A court in St. Petersburg sentenced 42 of those detained on Friday to jail terms ranging from one to six days, and fined nine others, court officials announced late Saturday. According to OVD-Info, in Moscow at least six people were ordered to serve her 15 days in prison. The group said one person was jailed in the southern city of Krasnodar and two more in the city of Bryansk.
News of Navalny’s death came a month before Russia’s presidential election, which is widely expected to give Putin another six years in power.

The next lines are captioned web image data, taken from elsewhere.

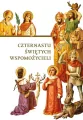 Czternastu Świętych Wspomożycieli - tantis.pl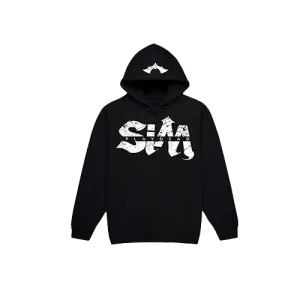 SiM Pullover Hoodie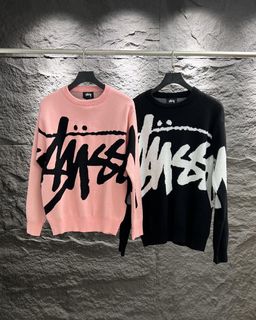 （分類：）位於 。 由 pink.box 提交（商品編號 1398773277，圖片 1）。簡介： 。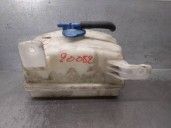 Recambio de deposito expansion para kia carens 2.0 turbodiesel cat referencia OEM IAM 0K2KB15350 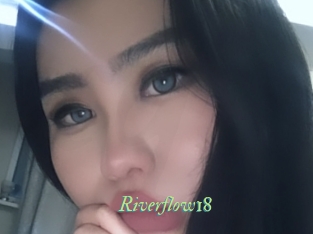 Riverflow18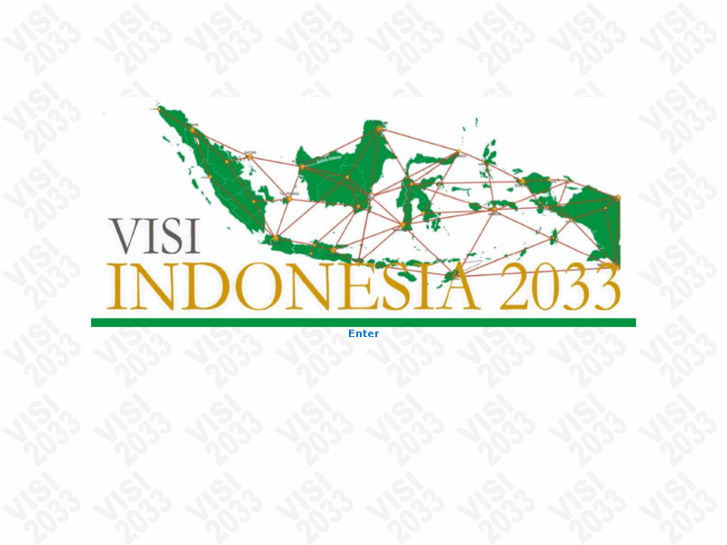 www.visi2033.or.id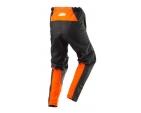 Convert-1200Wx1200H-PHO-PW-PERS-RS-550315-3PW24001350X-POUNCE-PANTS-BLACK-BACK-OFFROAD-Equipment-SALL-AWSG-V1.png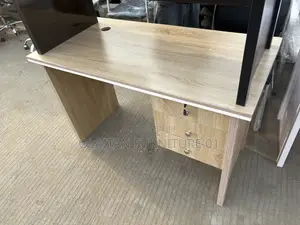 Office Table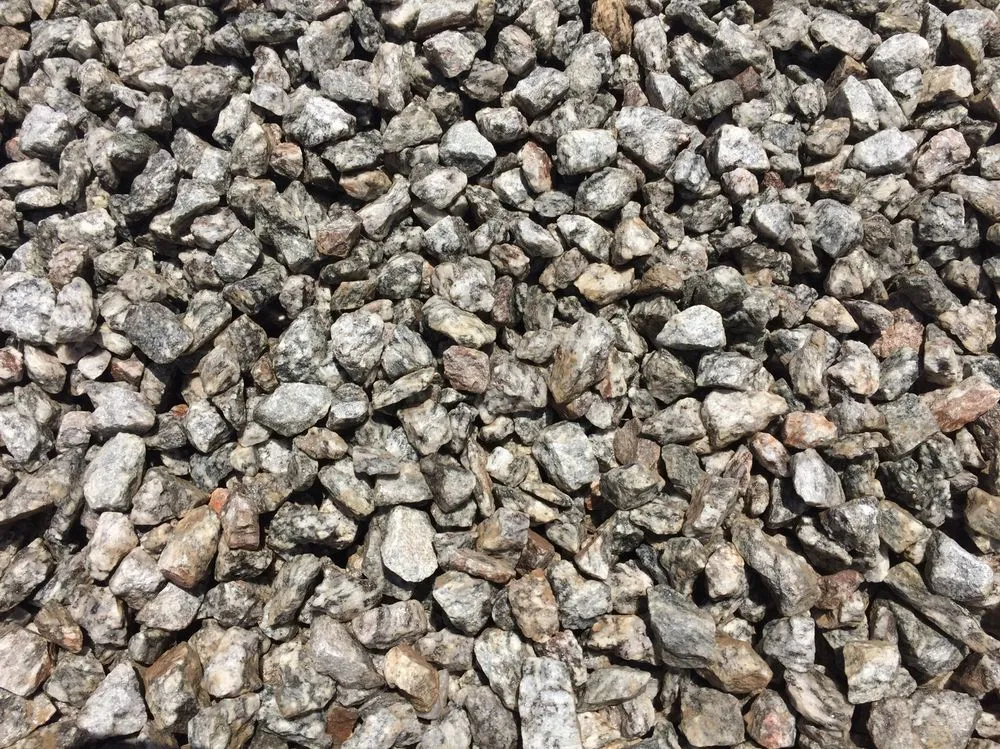 Reliable garden landscaping experts serving Glendale, AZ - Bedrock Sand and Gravel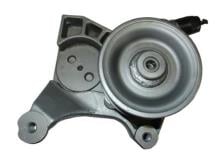 GKN 54448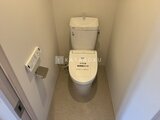 シーズンフラッツ町屋 1DK・1LDK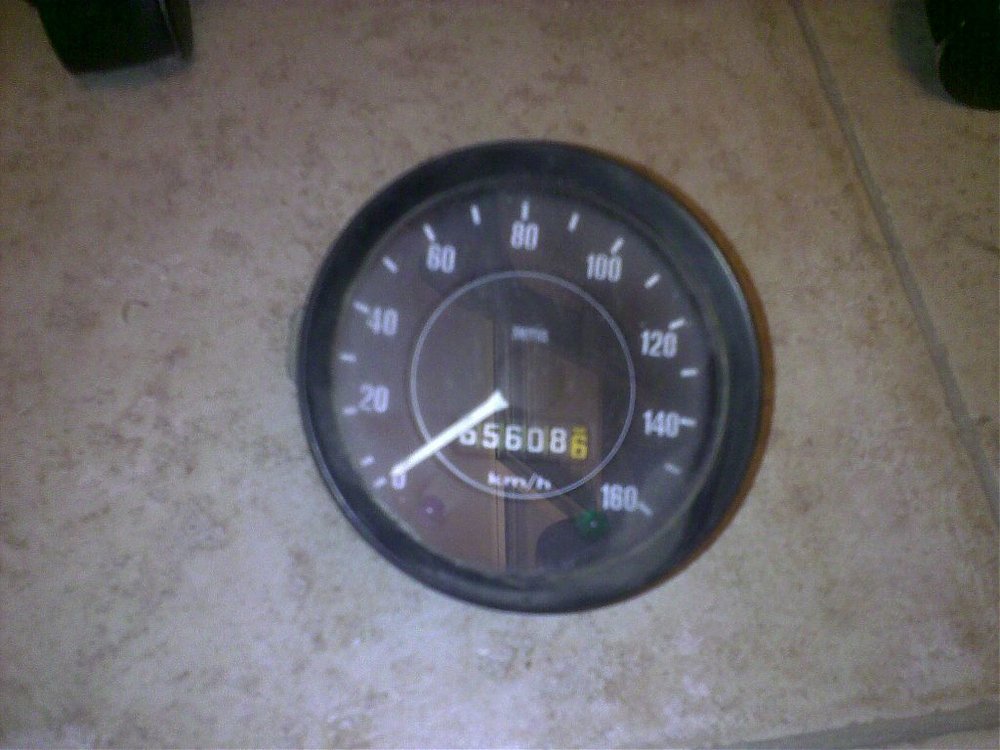 27092010148.jpg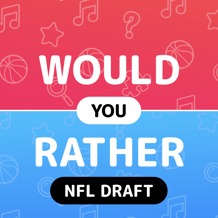 NFL Draft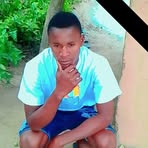 Profile Picture of Keleven David (@Keleven-David) on Facebook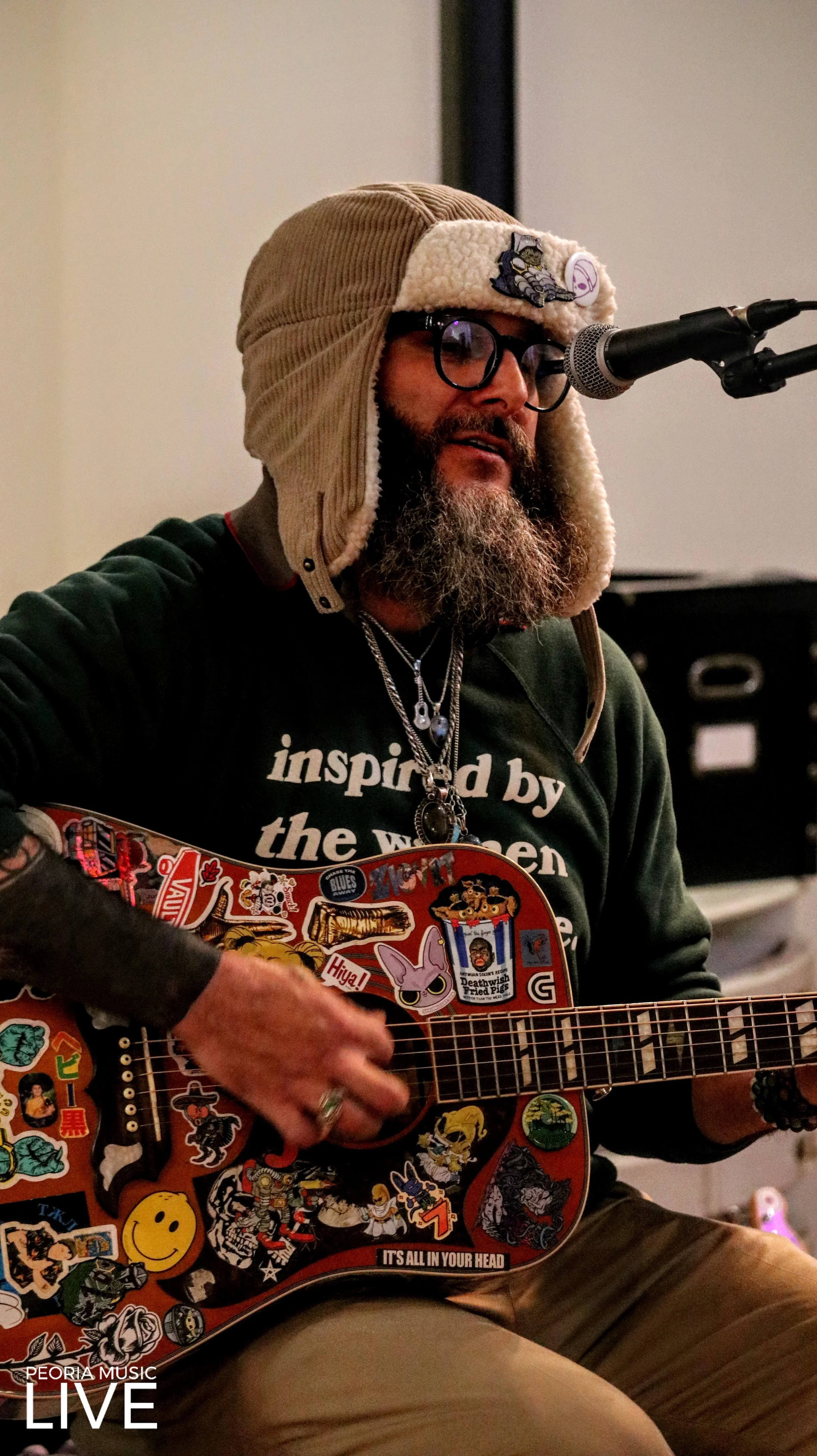 Watermarked 2025 1260021.jpg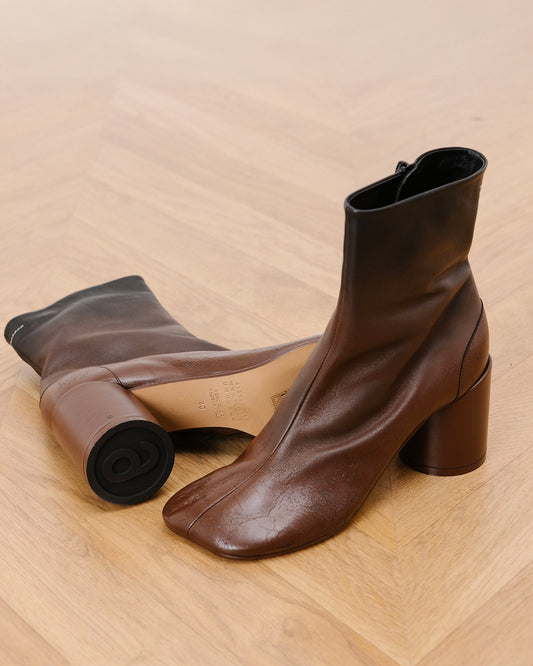 MM6 Maison Margiela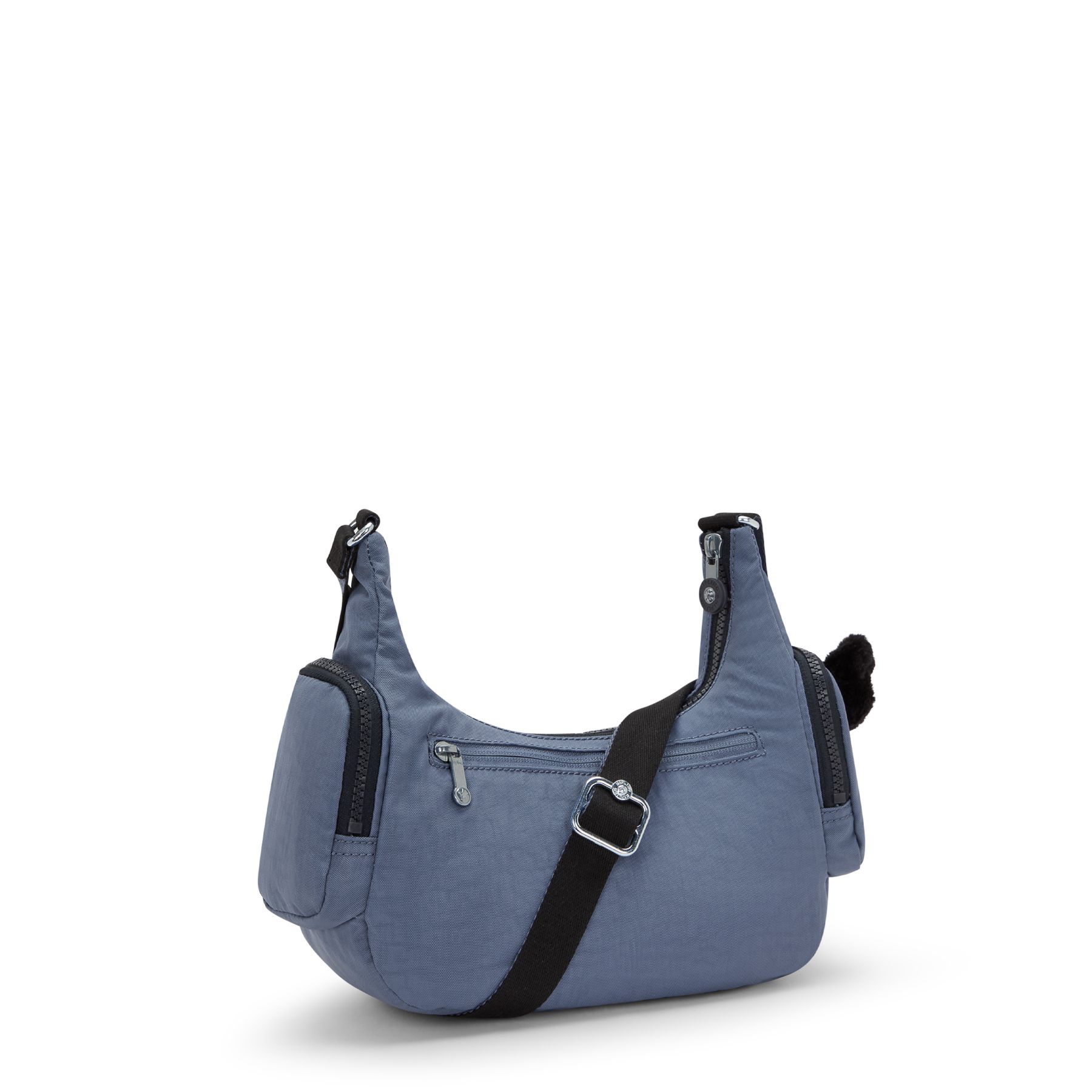 RIKKA S Petit sac à bandoulière - Blue Lover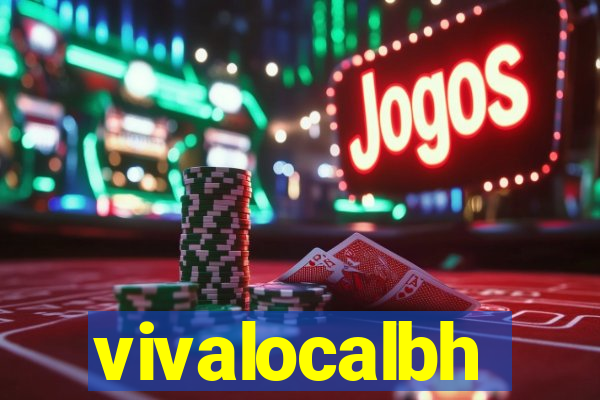 vivalocalbh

Questions remain about the cause of death, and it remains unclear when authorities will release Navalny’s body. OVD-Info reported on Sunday that more than 12,000 people had submitted a request to the Russian government asking the politician’s remains to be handed over to his relatives.
Mr Navalny’s team announced on Saturday that he had been “murdered”, saying his mother and lawyers had received conflicting information from various agencies visited to retrieve his body, and that authorities suspected that he had been intentionally killed. accused of delaying the release of the body. “They are running us around and covering their tracks,” Kira Yarmysh, Mr Navalny’s press secretary, said on Saturday.
“Everything in the colony is monitored by cameras. His every step has been filmed from every angle over the years. Each employee has a video recorder. In the last two days, no video has been leaked or made public. There was not a single video. There is no room for uncertainty here,” Navalny’s closest ally and strategist Leonid Volkov said on Sunday.
Yarmysh said a note given to Navalny’s mother stated that he died at 2:17 p.m. Friday. Ivan Zhdanov, chairman of Navalny’s anti-corruption foundation, previously known as Tweet, said prison officials told his mother, who arrived at the penal colony on Saturday, that her son had died of “sudden death syndrome.” I wrote to X when I was there.
Russia’s Federal Prison Service reported that Mr. Navalny felt unwell after a walk on Friday and lost consciousness at the penal colony in the town of Harb in the Yamalo-Nenets region, about 1,900 kilometers (1,200 miles) northeast of Moscow. An ambulance arrived but they were unable to revive him, police said, adding that the cause of death was still “undetermined.”
Navalny had been imprisoned since January 2021, when he returned to Moscow after recuperating in Germany from a nerve agent poisoning he blamed on the Kremlin. He has received three prison terms since his arrest on a number of charges he has rejected as politically motivated.
After his previous verdict, sentencing him to 19 years, Navalny said he would serve “a life sentence, measured by the length of my life or the longevity of this regime.” “I understand,” he said.
Hours after news of his death was announced, Navalny’s wife made a dramatic appearance at the Munich Security Conference.
She said she was unsure whether to believe the news from official Russian sources. “But if this is true, I want President Putin and the people around him, his friends and his government to know that they will be held accountable for what they have done to our country.” To my family and husband. ”
Russian opposition leader Alexei Navalny was urged to speak directly to the Russian public about his murder while filming a 2022 documentary. The Kremlin’s outspoken critic was arrested in 2021, and Russia reported that Mr Navalny felt unwell after a walk on Friday, lost consciousness in the Harb penal colony and later died.